第3017回 文豪に思う(2)



 ビタミンや必須アミノ酸といった概念がない時代、生命を維持するために欠かせない栄養素でありながら食を通してしか摂取する事ができず、それを含む食材が得られないために体調不良が引き起こされてしまう事は身近な危険となっていたといえます。

 ビタミンB1の不足によって引き起こされる脚気もそうした体調不良の一つで、長い間、原因不明の謎の疾患とされながら、最悪の場合、死に至る病として怖れられていました。

 日本人と脚気との関わりは非常に古いとされ、いつごろから脚気の症状が見られていたのかについては正確には把握されていませんが、「日本書紀」や「続日本紀」にも脚に見られる病として脚気と判断できる疾患が記されています。

 平安時代以降、上流階級に見られる疾患として脚気は発生していたのですが、江戸時代に入って玄米に代わって白米が食べられるようになると一般の武士や町人の間にも発生するようになり、特に白米を常食としていた江戸の街で多く発生し、江戸を離れると症状が改善される事から「江戸患い」として知られるようになっていました。

 明治時代を迎え、江戸が東京と改められても江戸患いこと脚気は発生し続け、毎年、多くの死亡者を出していました。
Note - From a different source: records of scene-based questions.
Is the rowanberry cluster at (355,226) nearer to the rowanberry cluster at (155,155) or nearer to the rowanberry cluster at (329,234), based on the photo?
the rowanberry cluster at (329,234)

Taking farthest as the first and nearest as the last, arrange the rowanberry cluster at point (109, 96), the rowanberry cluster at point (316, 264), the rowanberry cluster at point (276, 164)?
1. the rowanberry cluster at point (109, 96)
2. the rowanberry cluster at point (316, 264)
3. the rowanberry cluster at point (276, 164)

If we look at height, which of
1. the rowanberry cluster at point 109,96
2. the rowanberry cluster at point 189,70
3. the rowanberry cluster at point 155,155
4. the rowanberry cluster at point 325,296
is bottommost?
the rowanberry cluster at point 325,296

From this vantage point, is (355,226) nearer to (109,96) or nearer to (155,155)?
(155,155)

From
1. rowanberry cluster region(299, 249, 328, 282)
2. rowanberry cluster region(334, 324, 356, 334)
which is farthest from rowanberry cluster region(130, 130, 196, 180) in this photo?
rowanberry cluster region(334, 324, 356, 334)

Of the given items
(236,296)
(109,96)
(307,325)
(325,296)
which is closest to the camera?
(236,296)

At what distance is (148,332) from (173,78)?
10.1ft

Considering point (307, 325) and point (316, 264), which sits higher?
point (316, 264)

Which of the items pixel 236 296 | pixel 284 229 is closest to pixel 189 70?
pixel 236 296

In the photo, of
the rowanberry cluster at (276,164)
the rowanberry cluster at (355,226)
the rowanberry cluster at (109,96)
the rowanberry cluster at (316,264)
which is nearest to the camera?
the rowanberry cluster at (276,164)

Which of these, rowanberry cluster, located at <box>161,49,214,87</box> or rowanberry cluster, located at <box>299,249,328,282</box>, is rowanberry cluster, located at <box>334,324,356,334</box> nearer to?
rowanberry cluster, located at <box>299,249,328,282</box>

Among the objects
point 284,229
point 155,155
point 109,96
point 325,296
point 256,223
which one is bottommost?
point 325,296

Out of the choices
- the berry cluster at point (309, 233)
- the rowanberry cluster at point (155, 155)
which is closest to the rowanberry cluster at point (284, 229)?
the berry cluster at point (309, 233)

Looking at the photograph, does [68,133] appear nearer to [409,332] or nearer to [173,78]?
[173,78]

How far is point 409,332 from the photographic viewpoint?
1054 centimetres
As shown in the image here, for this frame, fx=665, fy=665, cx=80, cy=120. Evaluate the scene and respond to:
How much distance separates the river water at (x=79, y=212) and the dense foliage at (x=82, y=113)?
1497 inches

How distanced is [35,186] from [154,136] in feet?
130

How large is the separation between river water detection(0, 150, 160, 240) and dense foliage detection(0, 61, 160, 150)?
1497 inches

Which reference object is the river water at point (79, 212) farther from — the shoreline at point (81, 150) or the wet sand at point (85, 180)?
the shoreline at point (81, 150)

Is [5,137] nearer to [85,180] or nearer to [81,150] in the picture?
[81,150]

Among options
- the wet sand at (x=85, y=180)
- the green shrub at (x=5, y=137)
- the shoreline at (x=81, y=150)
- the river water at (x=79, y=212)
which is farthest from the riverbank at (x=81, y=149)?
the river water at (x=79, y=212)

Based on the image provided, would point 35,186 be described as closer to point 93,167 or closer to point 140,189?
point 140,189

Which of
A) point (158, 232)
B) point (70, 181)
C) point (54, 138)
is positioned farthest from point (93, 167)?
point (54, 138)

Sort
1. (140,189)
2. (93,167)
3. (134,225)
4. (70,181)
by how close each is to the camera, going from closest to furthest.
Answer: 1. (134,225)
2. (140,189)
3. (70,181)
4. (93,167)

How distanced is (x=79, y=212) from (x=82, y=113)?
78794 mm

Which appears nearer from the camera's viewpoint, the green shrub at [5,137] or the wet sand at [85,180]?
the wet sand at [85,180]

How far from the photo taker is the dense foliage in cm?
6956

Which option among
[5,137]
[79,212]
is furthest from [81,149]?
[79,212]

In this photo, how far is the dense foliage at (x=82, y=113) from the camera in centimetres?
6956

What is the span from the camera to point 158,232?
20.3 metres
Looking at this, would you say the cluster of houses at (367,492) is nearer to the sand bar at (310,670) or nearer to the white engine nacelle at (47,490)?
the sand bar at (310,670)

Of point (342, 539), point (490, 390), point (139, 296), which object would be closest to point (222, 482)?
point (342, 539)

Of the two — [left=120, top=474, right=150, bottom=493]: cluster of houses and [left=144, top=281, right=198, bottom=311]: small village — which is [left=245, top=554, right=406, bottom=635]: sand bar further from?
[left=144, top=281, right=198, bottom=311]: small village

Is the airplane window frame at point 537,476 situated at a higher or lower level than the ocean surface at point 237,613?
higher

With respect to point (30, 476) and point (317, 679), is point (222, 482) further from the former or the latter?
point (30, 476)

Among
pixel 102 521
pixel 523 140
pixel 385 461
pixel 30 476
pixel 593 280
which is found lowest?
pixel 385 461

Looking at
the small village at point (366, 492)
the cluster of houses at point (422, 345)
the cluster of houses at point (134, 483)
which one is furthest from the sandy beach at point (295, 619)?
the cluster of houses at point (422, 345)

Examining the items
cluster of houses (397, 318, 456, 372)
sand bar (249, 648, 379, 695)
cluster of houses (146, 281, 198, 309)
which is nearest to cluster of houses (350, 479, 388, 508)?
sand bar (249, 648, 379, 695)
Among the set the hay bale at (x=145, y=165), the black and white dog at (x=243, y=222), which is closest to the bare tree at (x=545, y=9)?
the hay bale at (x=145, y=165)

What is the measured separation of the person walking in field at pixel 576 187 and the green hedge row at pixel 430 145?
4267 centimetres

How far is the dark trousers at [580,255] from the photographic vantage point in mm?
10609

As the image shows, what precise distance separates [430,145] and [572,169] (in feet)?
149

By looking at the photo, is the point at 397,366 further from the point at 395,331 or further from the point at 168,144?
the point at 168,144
明治期の脚気の特徴は東京などの都市部に発生が集中するだけでなく、陸軍の鎮台が置かれた街でも流行が見られていました。

 脚気の原因究明を難しくしていたのはその症状の多彩さと、抵抗力の弱い子供や高齢者ではなく、一見、元気そのものの若者が冒される事、良い食事を摂っていると見られる者が患者となってしまう事などがあげられます。

 特に良い食事を摂っている者が患者となる事は、脚気を栄養障害によって引き起こされるという事実から遠ざけていて、そのために伝染病説も有力視されていました。そんな中で陸軍の軍医として脚気克服に取り組まざるをえなくなった鴎外、伝染病説を採っていたドイツ医学をベースとしていた事が悲劇に繋がったようにも思えます。